Selected text:
This was never about winning, it is just about surviving. The Machine and I couldn’t save the world; we had to settle for protecting the seven people who might be able to take it back. So we gave Samaritan a blind spot, seven key servers that hard codes it to ignore seven carefully crafted new identities. As the whole world is watched, filed, indexed, numbered, the only way to disappear is to appear, hiding our true identities inside a seemingly ordinary life. You’re not a free man anymore Harold, you’re just a number.
We have to become these people now and if we don’t they’ll find us and they’ll kill us. Sorry Harold. I know it’s not enough. A lot of people are gonna die, people who might have been able to help. Everything’s changing, I don’t know if it will ever get better, but it’s going to get worse. But the Machine asked me to tell you something before we part. You once told John the whole point of Pandora’s box is that once you’ve opened it you can’t close it again. She wanted me to remind you about how the story ends. When everything is over, when the worst has happened, there’s still one thing left in Pandora’s box: hope.
Root sums it up and the thing that gave me goose bumps was the last part: the Machine understands hope. This thing Harold created, this collection of wires and electrical currents, understands hope and encourages its creator to remember that. It is going to fight for that hope.
The episode ends with Greer standing in front of Samaritan as the new AI, a new baby god in the world of men, asks what the command is. Greer turns it around and tells Samaritan it is about what it commands and it calculates a response.

Recorded data:
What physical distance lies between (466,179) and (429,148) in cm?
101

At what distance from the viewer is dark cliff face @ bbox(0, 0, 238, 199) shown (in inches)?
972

What is being asked:
In the episode recap, what is still left in Pandora's box when the worst has happened? Please answer in a few words.

Response below:
Hope.